◆ EXERCISE DIRECTIONS: Reproduce the following passage on q-series identities and partitions in full, keeping every word, symbol and equation number unchanged.

Throughout our discussion, we assume that \(|q|<1\) and some of the tools that we use include the following identities:

$$\begin{aligned} \sum \limits _{n = -\infty }^{\infty }z^{n}q^{n(n+1)/2} = \prod \limits _{n = 1}^{\infty }( 1 - q^{n})(1 + zq^{n})(1 + z^{-1}q^{n - 1}) \end{aligned}$$
(1.10)

where \(z \ne 0\) and

$$\begin{aligned} \sum _{n = -\infty }^{\infty }(-1)^{n}q^{n^2} = \prod _{n = 1}^{\infty }\frac{1 - q^{n}}{1 + q^{n}}. \end{aligned}$$
(1.11)

For reference, see Theorem 11 of [6] and Corollary 2.10 of [5].

2 On Andrews’ Partitions with 2-Initial Repetitions

We first record the following result.

◆ LISTING:
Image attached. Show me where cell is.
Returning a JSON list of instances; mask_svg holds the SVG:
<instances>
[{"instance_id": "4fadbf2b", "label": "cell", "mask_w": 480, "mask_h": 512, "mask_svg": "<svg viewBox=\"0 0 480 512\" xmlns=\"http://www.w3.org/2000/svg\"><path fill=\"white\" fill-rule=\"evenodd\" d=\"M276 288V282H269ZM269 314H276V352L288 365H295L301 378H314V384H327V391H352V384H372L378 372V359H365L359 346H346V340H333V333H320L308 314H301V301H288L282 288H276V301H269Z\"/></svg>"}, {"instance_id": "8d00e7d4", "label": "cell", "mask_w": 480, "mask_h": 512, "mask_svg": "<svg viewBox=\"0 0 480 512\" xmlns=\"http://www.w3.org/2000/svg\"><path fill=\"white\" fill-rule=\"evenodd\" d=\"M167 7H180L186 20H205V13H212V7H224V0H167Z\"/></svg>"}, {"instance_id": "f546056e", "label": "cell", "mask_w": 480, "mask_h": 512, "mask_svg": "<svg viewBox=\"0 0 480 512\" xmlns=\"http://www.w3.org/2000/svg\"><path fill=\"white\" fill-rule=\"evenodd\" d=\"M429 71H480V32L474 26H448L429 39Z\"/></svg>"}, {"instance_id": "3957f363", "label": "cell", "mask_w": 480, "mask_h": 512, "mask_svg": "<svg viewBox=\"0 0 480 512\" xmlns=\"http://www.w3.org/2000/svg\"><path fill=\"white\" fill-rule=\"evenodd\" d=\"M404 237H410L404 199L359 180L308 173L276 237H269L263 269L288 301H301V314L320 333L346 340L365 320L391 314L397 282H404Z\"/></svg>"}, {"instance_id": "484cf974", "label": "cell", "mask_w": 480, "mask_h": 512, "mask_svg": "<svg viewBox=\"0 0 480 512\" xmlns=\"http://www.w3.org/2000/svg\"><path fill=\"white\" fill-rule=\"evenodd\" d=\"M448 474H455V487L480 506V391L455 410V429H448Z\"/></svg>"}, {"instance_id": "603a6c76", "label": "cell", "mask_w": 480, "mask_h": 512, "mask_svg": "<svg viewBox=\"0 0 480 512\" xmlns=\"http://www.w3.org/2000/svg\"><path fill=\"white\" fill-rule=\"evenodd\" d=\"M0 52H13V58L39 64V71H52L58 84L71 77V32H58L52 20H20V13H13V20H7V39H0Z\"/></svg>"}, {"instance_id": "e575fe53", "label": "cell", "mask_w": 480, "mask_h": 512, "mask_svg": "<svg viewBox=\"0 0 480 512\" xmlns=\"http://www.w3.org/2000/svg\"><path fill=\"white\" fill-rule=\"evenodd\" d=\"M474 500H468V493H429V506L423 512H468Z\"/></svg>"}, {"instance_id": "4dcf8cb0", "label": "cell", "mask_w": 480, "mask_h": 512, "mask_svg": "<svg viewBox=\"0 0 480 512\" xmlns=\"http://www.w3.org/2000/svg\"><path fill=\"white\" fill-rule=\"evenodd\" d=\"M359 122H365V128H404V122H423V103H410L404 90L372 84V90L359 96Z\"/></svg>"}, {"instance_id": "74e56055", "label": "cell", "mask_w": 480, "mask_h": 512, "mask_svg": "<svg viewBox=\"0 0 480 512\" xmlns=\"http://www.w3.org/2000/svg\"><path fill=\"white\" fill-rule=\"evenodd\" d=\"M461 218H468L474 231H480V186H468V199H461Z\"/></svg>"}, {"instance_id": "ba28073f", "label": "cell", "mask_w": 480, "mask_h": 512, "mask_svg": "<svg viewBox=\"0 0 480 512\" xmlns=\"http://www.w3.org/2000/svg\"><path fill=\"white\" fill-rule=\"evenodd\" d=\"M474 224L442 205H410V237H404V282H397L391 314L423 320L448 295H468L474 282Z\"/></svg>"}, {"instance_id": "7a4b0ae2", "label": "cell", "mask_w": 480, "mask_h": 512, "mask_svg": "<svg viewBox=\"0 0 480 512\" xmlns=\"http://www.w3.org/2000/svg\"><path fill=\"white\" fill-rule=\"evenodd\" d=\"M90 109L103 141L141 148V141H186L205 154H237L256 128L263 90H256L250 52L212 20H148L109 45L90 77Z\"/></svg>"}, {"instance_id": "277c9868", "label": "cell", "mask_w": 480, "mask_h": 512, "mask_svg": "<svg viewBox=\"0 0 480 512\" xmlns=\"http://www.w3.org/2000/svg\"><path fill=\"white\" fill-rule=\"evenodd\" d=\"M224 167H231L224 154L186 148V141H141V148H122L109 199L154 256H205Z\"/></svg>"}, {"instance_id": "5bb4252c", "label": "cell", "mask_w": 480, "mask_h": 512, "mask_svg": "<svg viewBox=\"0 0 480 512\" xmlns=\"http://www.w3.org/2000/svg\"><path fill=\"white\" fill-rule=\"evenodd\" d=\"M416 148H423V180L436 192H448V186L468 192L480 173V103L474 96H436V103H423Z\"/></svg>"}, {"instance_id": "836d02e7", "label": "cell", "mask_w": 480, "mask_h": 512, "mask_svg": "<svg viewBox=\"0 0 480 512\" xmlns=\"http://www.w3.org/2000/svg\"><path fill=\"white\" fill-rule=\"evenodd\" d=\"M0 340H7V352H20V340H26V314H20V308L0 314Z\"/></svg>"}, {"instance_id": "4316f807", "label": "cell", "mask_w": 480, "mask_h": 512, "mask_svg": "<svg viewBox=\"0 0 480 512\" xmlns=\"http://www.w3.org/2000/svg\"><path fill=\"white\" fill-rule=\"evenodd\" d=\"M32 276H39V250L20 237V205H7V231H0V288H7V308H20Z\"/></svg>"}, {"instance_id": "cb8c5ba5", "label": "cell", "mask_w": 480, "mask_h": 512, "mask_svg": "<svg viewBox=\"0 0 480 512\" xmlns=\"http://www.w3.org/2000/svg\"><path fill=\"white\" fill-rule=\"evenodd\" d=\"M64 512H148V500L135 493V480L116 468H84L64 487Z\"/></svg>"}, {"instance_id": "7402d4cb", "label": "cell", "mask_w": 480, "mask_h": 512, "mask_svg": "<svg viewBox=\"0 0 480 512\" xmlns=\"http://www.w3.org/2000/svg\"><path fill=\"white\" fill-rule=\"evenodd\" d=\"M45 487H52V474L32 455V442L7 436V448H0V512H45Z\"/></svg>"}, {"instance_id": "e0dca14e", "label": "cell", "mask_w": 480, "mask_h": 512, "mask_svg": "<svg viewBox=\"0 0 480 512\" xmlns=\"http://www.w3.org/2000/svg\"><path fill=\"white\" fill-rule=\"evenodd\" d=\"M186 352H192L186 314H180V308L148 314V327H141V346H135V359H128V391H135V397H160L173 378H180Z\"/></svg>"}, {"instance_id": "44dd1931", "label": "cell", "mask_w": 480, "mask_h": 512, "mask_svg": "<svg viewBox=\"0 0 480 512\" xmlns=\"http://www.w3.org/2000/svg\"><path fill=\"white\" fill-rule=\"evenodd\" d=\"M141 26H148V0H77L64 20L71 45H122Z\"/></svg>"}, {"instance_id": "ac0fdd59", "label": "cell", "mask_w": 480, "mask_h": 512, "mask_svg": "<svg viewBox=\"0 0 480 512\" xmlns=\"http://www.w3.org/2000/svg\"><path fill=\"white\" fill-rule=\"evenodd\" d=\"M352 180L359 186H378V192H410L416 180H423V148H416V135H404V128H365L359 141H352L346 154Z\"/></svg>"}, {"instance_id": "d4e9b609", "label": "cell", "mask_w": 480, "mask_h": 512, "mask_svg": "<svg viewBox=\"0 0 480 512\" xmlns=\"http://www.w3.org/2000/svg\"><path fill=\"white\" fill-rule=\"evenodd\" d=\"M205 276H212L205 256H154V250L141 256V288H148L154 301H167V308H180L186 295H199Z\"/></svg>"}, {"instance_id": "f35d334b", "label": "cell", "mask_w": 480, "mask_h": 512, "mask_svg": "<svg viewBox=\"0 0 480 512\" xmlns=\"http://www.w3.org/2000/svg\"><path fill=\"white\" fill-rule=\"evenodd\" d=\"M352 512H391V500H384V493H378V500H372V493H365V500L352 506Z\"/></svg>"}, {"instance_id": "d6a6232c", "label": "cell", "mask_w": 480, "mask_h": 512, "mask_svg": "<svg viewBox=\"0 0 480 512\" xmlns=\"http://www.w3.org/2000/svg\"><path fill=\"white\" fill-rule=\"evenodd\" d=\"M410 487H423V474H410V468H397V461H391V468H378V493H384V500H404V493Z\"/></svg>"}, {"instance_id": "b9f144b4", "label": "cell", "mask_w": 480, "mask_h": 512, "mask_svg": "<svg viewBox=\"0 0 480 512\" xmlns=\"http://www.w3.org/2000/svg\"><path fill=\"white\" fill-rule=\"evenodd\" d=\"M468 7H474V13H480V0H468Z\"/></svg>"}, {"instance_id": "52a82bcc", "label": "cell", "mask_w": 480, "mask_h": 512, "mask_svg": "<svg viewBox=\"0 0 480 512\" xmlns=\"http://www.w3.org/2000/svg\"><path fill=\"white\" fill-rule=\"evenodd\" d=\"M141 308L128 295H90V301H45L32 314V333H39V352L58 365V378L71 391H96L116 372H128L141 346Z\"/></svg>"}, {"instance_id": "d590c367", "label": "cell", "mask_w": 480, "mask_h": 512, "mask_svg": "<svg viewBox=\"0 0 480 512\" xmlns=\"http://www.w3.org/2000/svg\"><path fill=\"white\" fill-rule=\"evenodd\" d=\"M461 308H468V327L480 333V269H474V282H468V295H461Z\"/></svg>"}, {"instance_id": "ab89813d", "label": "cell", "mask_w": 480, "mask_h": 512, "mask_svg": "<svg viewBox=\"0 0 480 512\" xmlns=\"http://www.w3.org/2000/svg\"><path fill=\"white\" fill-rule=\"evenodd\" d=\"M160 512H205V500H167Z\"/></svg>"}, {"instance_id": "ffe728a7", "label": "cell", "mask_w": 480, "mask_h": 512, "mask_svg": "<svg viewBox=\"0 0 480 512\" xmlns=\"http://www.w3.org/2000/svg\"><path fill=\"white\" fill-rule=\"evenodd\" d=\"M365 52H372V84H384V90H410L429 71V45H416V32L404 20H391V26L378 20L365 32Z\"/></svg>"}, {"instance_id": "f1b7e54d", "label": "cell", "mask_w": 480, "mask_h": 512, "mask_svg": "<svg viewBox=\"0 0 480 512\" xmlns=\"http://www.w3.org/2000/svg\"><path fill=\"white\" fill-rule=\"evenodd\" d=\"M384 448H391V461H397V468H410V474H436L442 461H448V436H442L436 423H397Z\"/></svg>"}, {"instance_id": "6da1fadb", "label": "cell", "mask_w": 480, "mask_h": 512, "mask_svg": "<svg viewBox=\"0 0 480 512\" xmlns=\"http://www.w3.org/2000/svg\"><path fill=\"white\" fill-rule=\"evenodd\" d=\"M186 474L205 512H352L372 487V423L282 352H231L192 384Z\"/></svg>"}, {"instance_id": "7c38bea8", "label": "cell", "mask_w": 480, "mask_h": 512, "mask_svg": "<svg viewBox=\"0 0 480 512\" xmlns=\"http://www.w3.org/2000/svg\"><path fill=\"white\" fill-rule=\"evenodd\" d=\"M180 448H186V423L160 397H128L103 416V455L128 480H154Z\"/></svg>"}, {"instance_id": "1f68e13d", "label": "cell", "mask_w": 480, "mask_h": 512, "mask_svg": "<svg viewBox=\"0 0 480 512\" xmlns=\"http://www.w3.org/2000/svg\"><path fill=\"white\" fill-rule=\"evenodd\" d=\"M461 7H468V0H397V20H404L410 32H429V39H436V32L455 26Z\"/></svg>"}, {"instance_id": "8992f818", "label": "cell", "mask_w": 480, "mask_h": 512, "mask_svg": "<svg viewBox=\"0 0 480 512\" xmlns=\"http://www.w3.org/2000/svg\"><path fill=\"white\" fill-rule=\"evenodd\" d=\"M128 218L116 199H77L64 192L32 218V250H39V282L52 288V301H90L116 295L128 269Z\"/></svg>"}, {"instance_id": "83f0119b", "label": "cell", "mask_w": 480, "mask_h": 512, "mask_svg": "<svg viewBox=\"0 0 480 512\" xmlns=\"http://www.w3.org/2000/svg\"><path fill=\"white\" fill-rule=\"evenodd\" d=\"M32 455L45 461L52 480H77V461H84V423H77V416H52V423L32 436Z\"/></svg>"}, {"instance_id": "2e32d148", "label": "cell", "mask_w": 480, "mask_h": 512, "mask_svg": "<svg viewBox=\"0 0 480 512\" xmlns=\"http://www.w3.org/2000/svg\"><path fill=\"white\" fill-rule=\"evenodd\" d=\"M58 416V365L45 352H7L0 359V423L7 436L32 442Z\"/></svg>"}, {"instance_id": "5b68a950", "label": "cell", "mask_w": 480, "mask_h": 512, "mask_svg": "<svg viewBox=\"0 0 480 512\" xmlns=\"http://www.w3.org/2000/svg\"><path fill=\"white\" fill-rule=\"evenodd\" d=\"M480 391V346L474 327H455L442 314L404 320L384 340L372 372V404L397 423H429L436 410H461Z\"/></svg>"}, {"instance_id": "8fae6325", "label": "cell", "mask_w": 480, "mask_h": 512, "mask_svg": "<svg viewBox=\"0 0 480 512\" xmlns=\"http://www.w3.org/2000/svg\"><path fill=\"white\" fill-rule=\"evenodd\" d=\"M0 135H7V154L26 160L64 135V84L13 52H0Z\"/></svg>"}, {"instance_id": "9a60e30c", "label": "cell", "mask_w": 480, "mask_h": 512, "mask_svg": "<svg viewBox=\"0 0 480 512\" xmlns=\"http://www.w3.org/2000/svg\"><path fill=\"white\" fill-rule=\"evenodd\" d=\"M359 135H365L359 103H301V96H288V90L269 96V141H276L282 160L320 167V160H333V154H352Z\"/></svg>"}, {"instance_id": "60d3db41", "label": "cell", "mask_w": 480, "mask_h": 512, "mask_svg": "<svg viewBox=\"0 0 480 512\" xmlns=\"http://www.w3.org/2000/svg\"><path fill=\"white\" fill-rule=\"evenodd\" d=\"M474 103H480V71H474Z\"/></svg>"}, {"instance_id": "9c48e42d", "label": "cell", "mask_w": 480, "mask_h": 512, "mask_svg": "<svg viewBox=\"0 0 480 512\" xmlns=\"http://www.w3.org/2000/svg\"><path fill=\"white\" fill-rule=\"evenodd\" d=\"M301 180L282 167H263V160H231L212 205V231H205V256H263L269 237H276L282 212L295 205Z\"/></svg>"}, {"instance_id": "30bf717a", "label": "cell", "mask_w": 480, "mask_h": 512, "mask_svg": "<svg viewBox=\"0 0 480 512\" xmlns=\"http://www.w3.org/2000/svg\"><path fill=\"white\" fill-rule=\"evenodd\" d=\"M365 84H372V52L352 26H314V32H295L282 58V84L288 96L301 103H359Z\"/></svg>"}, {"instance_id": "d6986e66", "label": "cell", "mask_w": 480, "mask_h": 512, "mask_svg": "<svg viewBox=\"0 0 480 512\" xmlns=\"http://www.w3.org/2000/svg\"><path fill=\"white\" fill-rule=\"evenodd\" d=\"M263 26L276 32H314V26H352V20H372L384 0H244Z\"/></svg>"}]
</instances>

◆ RESULT:
Throughout our discussion, we assume that \(|q|<1\) and some of the tools that we use include the following identities:

$$\begin{aligned} \sum \limits _{n = -\infty }^{\infty }z^{n}q^{n(n+1)/2} = \prod \limits _{n = 1}^{\infty }( 1 - q^{n})(1 + zq^{n})(1 + z^{-1}q^{n - 1}) \end{aligned}$$
(1.10)

where \(z \ne 0\) and

$$\begin{aligned} \sum _{n = -\infty }^{\infty }(-1)^{n}q^{n^2} = \prod _{n = 1}^{\infty }\frac{1 - q^{n}}{1 + q^{n}}. \end{aligned}$$
(1.11)

For reference, see Theorem 11 of [6] and Corollary 2.10 of [5].

2 On Andrews’ Partitions with 2-Initial Repetitions

We first record the following result.